Saturday, June 2, 2018

Bryan Stevenson: We All Have a Responsibility To Create a Just Society

I hold deep appreciation, respect, and gratitude for Bryan Stevenson. May his courage, integrity, compassion, truth-telling, wisdom, and commitment to a higher good inform and inspire us all. ― Molly


Wise, Compassionate, and Powerful Quotes
 By Bryan Stevenson

You don’t change the world with the ideas in your mind, but with the conviction in your heart.

There is a strength, a power even, in understanding brokenness, because embracing our brokenness creates a need and desire for mercy, and perhaps a corresponding need to show mercy. When you experience mercy, you learn things that are hard to learn otherwise. You see things you can't otherwise see; you hear things you can't otherwise hear. You begin to recognize the humanity that resides in each of us.

The true measure of our character is how we treat the poor, the disfavored, the accused, the incarcerated, and the condemned.

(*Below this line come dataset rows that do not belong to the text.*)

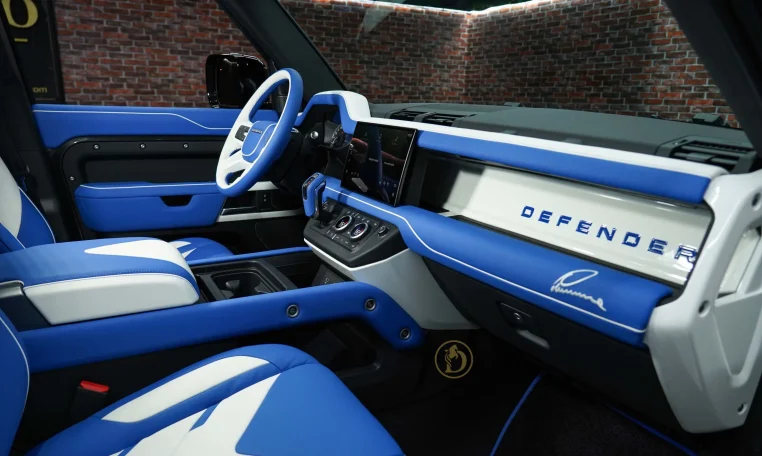 LAND ROVER DEFENDER LUMMA CLR LD in Carpathian Grey Dubai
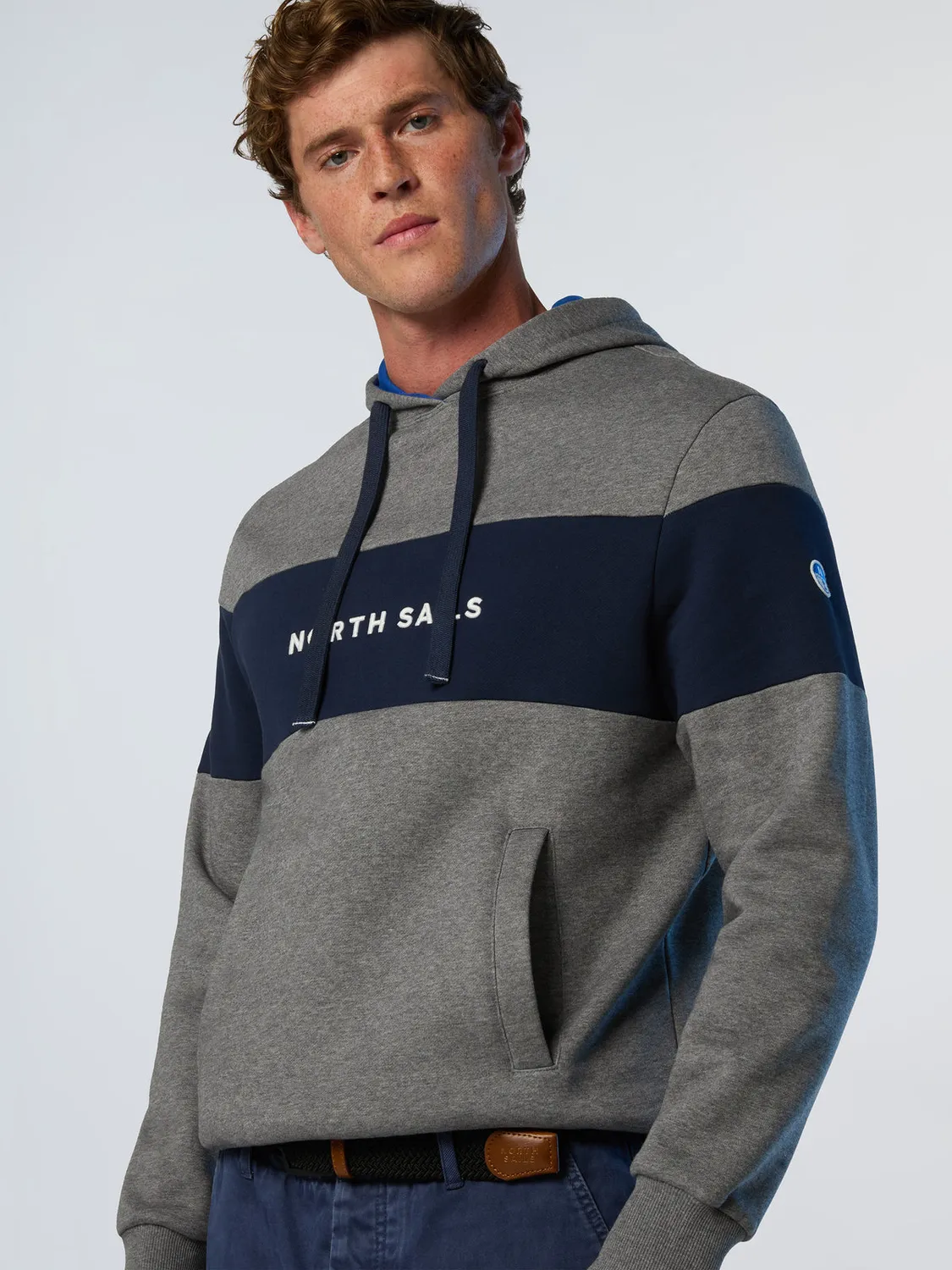North Sails maxi stripe hoodie coton bio rayé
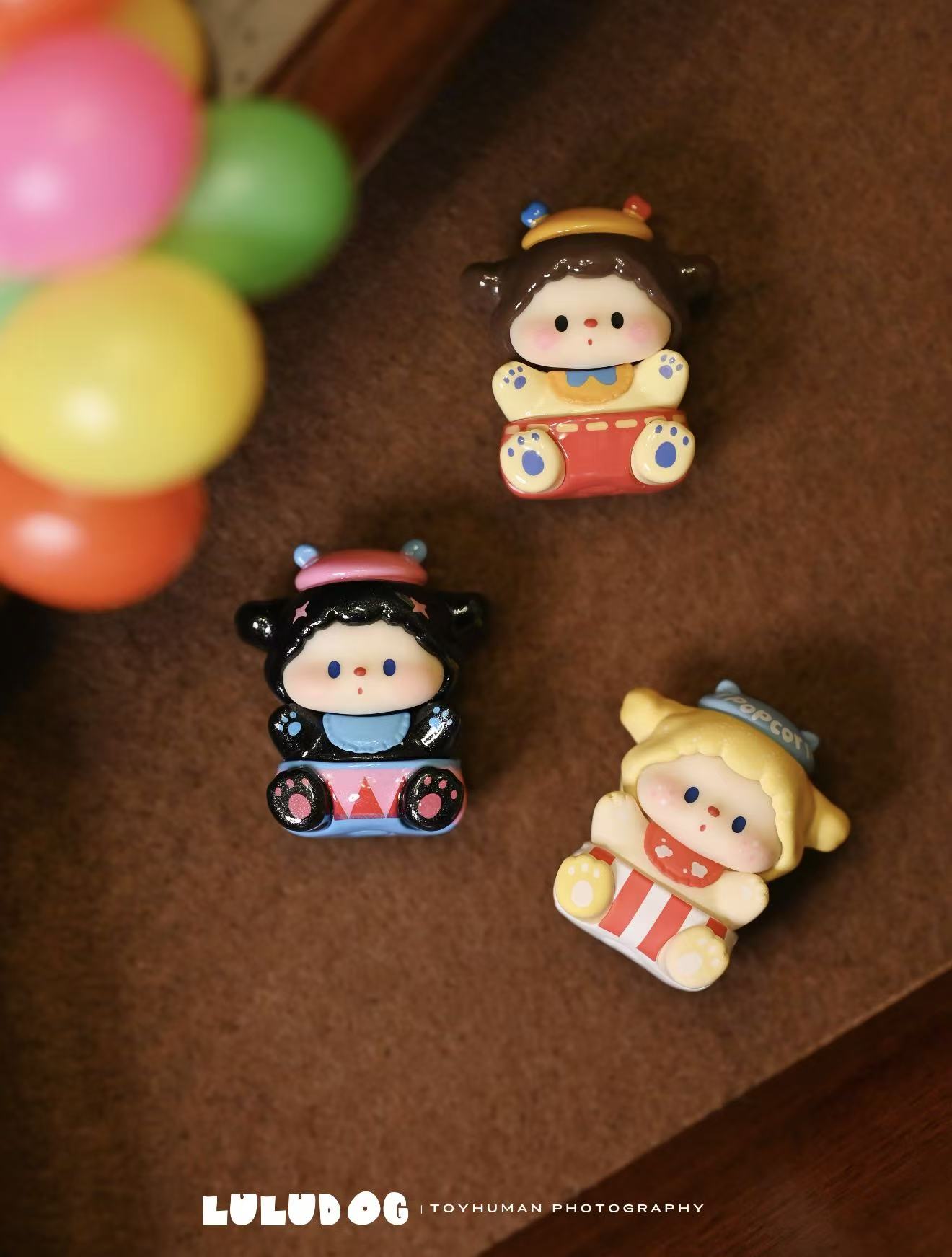 【101】噜噜狗的宝宝游园会萌粒潮玩摆件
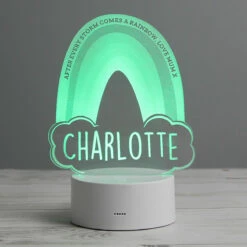 Personalised Rainbow LED Colour Changing Night Light -gifts shop p0113a03 personalised rainbow led colour changing night light 7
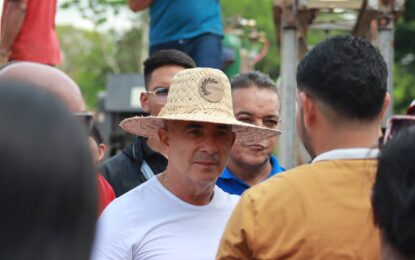 Gobernador Bernal  inspecciona ejecución de obras en frontera y zona sur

The death penalty symbolizes whom we fear and don't fear, whom we care about and whose lives are not valid.

Why do we want to kill all the broken people?

In many ways, we’ve been taught to think that the real question is, ‘Do people deserve to die for the crimes they’ve committed?’ And that’s a very sensible question. But there’s another way of thinking about where we are in our identity. The other way of thinking about it is not ‘Do people deserve to die for the crimes they commit?’ but ‘Do we deserve to kill?’

We have a system of justice in [the US] that treats you much better if you're rich and guilty than if you're poor and innocent.

I don't think there's been a time in American history with more innocent people in prison.

Many states can no longer afford to support public education, public benefits, public services without doing something about the exorbitant costs that mass incarceration have created.

The opposite of poverty isn't wealth. The opposite of poverty is justice.

You ultimately judge the civility of a society not by how it treats the rich, the powerful, the protected and the highly esteemed, but by how it treats the poor, the disfavored and the disadvantaged.

But simply punishing the broken--walking away from them or hiding them from sight--only ensures that they remain broken and we do, too. There is no wholeness outside of our reciprocal humanity.

It's that mind-heart connection that I believe compels us to not just be attentive to all the bright and dazzling things but also the dark and difficult things.

I've come to understand and to believe that each of us is more than the worst thing we've ever done. I believe that for every person on the planet. I think if somebody tells a lie, they're not just a liar. I think if somebody takes something that doesn't belong to them, they're not just a thief. I think even if you kill someone, you're not just a killer. And because of that, there's this basic human dignity that must be respected by law.

We are all broken by something. We have all hurt someone and have been hurt. We all share the condition of brokenness even if our brokenness is not equivalent.

We are all implicated when we allow other people to be mistreated. An absence of compassion can corrupt the decency of a community, a state, a nation. Fear and anger can make us vindictive and abusive, unjust and unfair, until we all suffer from the absence of mercy and we condemn ourselves as much as we victimize others. The closer we get to mass incarceration and extreme levels of punishment, the more I believe it's necessary to recognize that we all need mercy, we all need justice, and-perhaps-we all need some measure of unmerited grace.

Always do the right thing even when the right thing is the hard thing.

Somebody has to stand when other people are sitting. Somebody has to speak when other people are quiet.

All of our survival is tied to the survival of everyone.

Mercy is most empowering, liberating, and transformative when it is directed at the undeserving. The people who haven’t earned it, who haven’t even sought it, are the most meaningful recipients of our compassion.

Sometimes we’re fractured by the choices we make; sometimes we’re shattered by things we would never have chosen. But our brokenness is also the source of our common humanity, the basis for our shared search for comfort, meaning, and healing. Our shared vulnerability and imperfection nurtures and sustains our capacity for compassion. 

We all have a responsibility to create a just society.